La mappatura tridimensionale ultra dettagliata dei fondali, obiettivo della campagna, avverrà mediante tecniche avanzate di rilievo fotogrammetrico subacqueo e posizionamento integrato. Il modello digitale verrà costruito a partire dalle immagini di camere stereoscopiche 3D 360° ad altissima risoluzione, abbinate a sistemi di navigazione subacquea basati sul dead reckoning, un metodo per determinare la posizione subacquea basato su rotta e velocità, supportati da moduli ambientali come sonde multiparametriche e sensori geochimici.

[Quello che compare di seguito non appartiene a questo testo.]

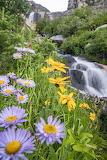 Wildflowers in Tahoe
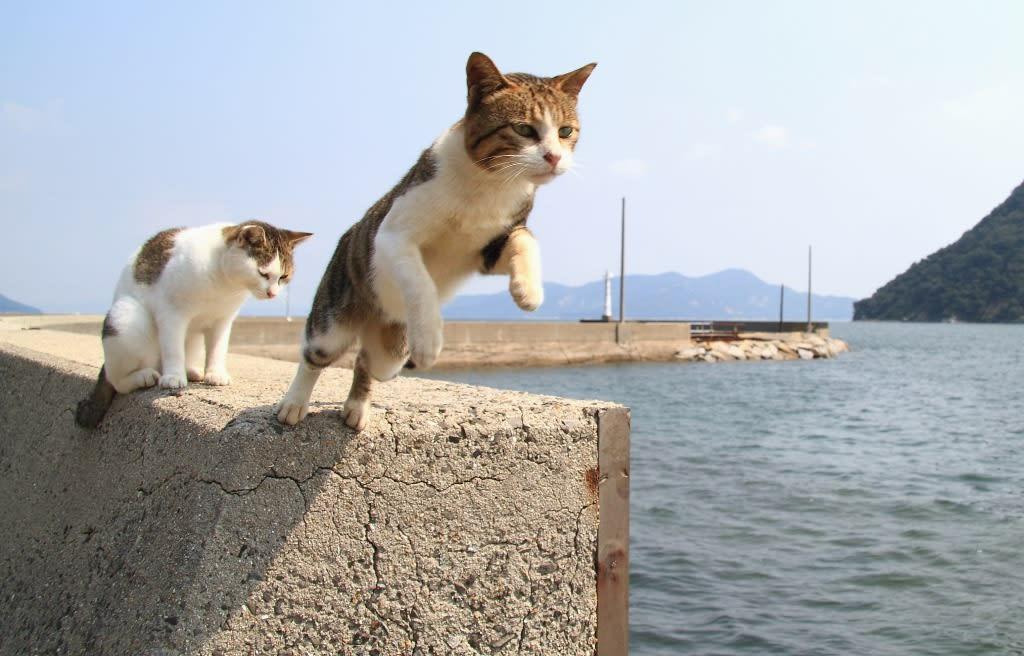 更に他の猫たちも華麗なジャンプを魅せてくれます。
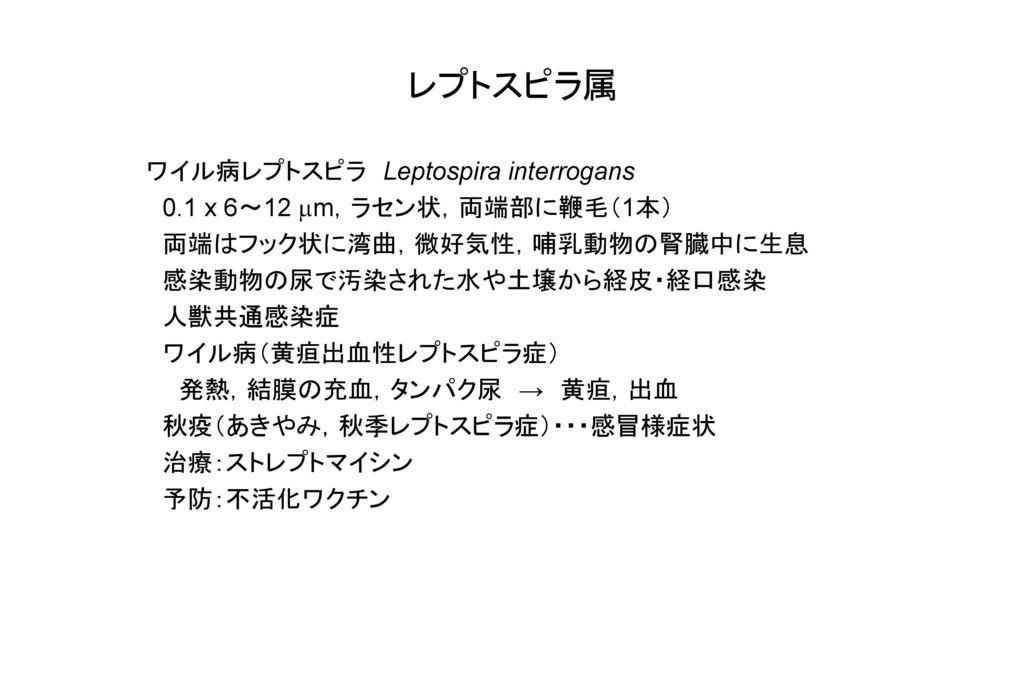 レプトスピラ属 ワイル病レプトスピラ Leptospira interrogans
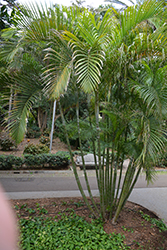 Areca Palm (Dypsis lutescens) at Rutgers Landscape & Nursery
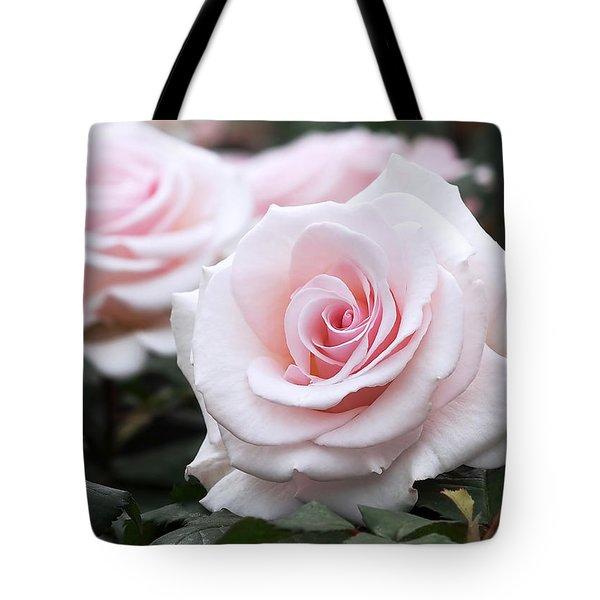 Blush Pink Roses Tote Bag by Rona Black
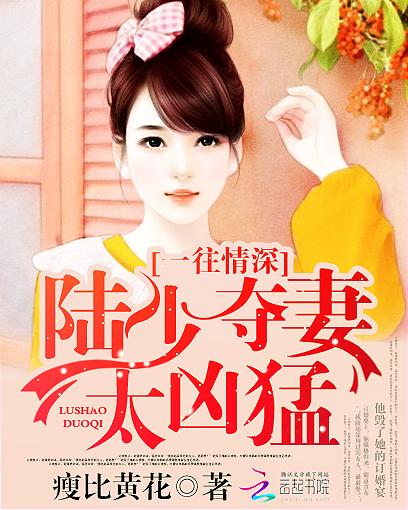 女主叫宁夕的小说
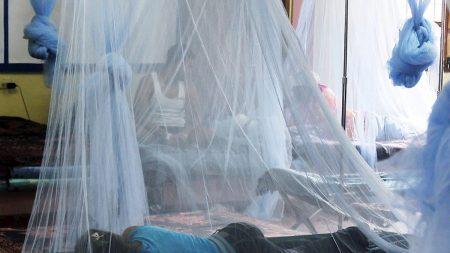 Aumenta a 89 los muertos por dengue hemorrágico en Honduras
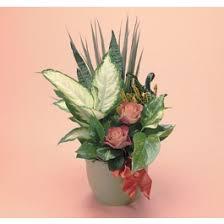Flower Delivery San Angelo Tx - flower shops san angelo tx flower inspiration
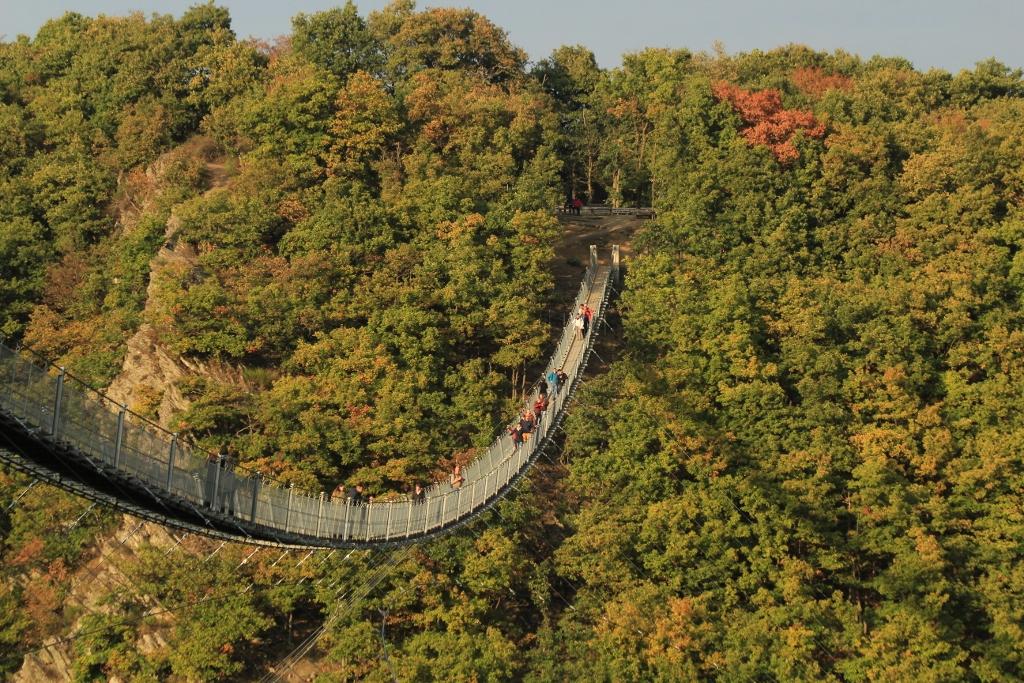 een-heerlijk-herfstzon-zet-de-brug-mooi-in-het-licht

Il risultato sarà un modello tridimensionale georeferenziato dei fondali che rappresenta un'infrastruttura scientifica permanente e costantemente aggiornabile. All’interno di questa mappa verranno, infatti, progressivamente localizzati e digitalizzati i relitti già noti, nonché eventuali nuovi ritrovamenti, accompagnati da schede digitali contenenti dati archeologici, geomorfologici e ambientali. Il sistema sarà in grado di analizzare nel tempo le condizioni ambientali e fisico-chimiche dei reperti, correlandole con i dati per elaborare modelli predittivi di rischio e conservazione.
«In questo modo sarà possibile anticipare scenari di degrado, ottimizzare le strategie di monitoraggio e supportare decisioni mirate di tutela e intervento – aggiunge l’assessore Scarpinato – Si tratta di un approccio pionieristico in Europa, che definisce nuovi standard operativi per la gestione intelligente del patrimonio archeologico subacqueo».
L’area prospiciente Capo Graziano è nota fin dagli anni Settanta grazie alle campagne pionieristiche condotte da Luigi Bernabò Brea e Nino Lamboglia, che hanno portato alla luce una straordinaria concentrazione di relitti di epoche diverse, in un’area limitata ma strategica per le rotte antiche; tra i più noti, il cosiddetto Relitto Roghi, divenuto celebre per la suggestiva “piramide di anfore” oggi esposta al Museo archeologico regionale eoliano. A distanza di cinquant’anni, l’attività scientifica riprende in questo sito con nuovi strumenti ad altissima tecnologia, capaci di rivelare il potenziale sommerso in termini culturali, naturalistici e paesaggistici. Capo Graziano conserva numerosi relitti che nel corso dei secoli si sono stratificati, rendendo in passato difficile lo studio e la documentazione. La nuova tecnologia permetterà di creare una mappa aggiornata e realistica del contesto archeologico dei fondali eoliani.